▸ HOW TO COMPLETE THIS TASK:
Output each line of the listing exactly, though pictures are not to appear.

▸ SOURCE MATERIAL:
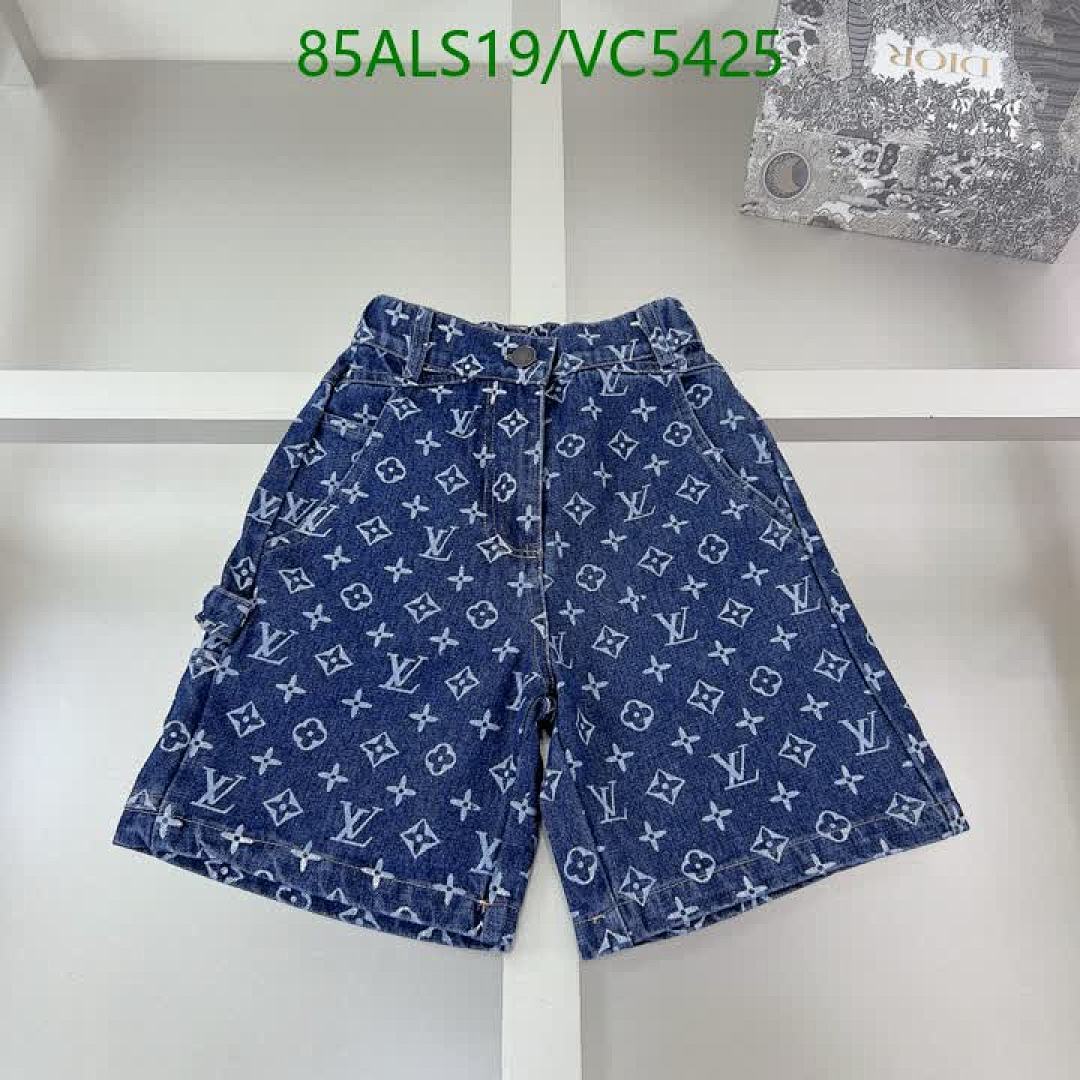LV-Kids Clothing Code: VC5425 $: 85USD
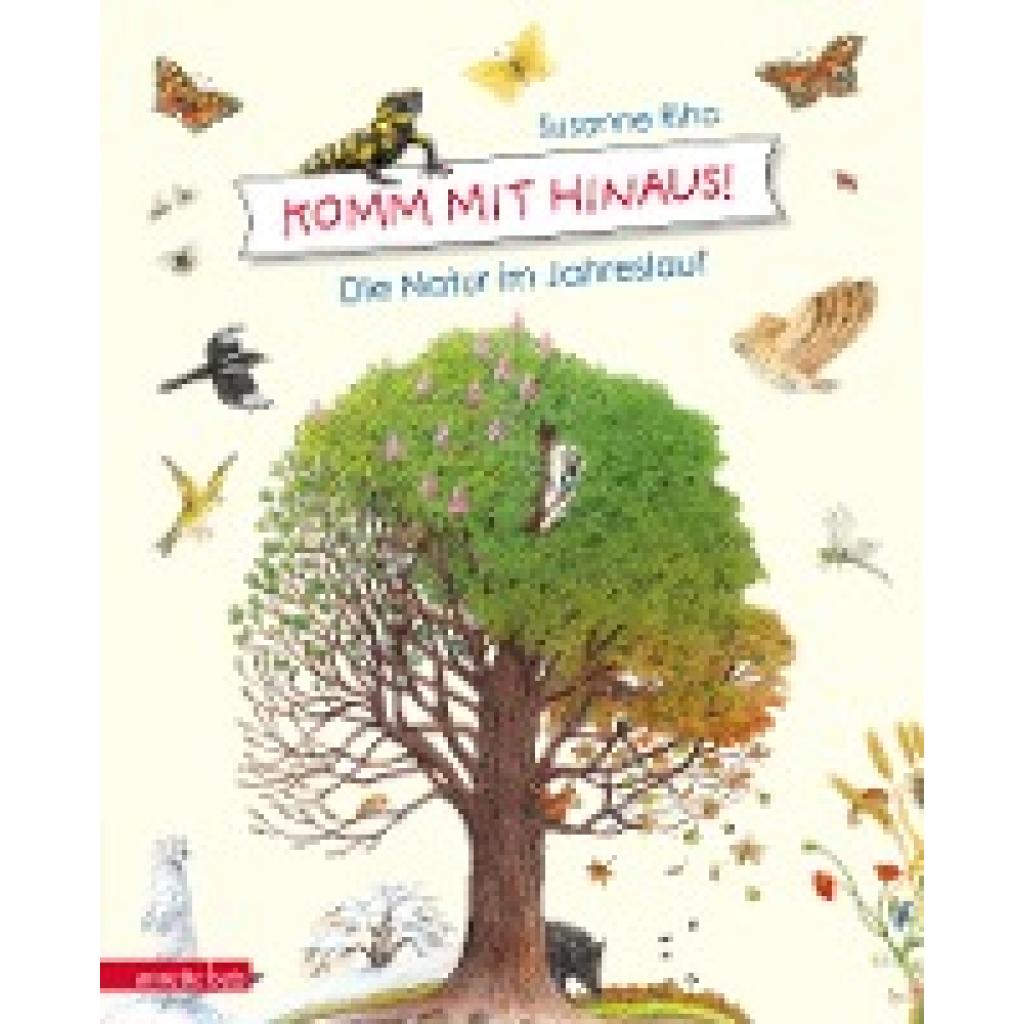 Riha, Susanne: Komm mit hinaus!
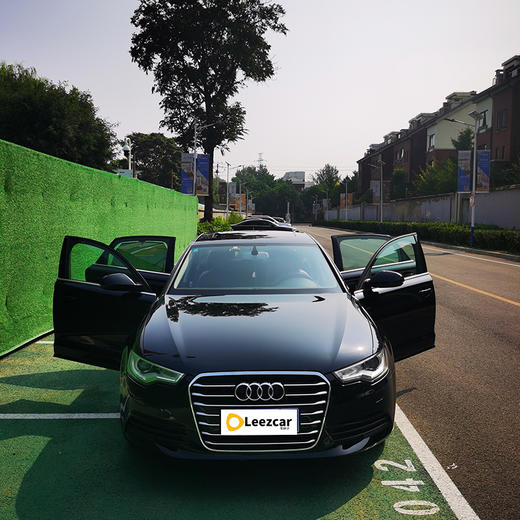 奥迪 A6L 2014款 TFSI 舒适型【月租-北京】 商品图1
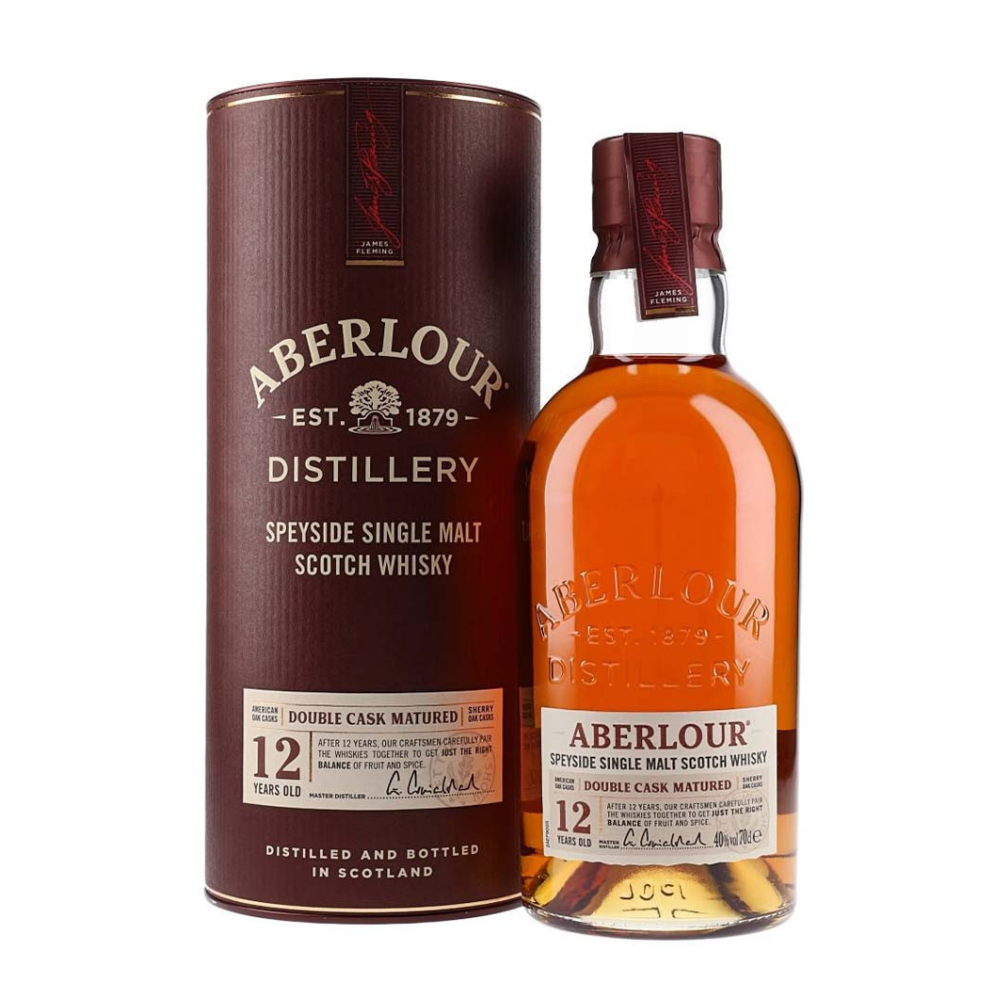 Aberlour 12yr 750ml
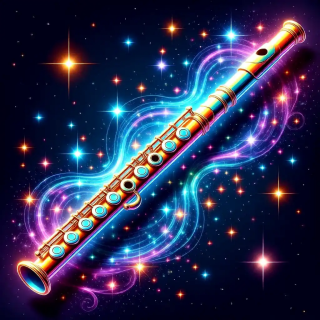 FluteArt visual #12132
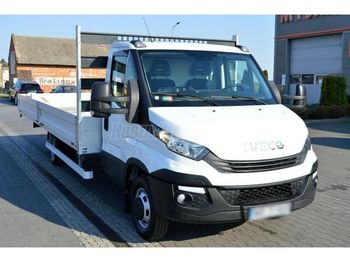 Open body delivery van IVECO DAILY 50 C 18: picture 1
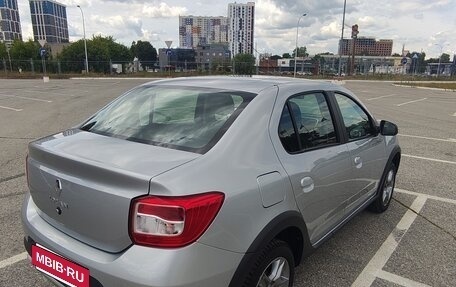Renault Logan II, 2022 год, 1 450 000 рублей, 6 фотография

▸ WRITTEN SOLUTION:
LV-Kids Clothing Code: VC5425 $: 85USD
 Riha, Susanne: Komm mit hinaus!
 奥迪 A6L 2014款 TFSI 舒适型【月租-北京】 商品图1
 Aberlour 12yr 750ml
 FluteArt visual #12132
 Open body delivery van IVECO DAILY 50 C 18: picture 1
Renault Logan II, 2022 год, 1 450 000 рублей, 6 фотография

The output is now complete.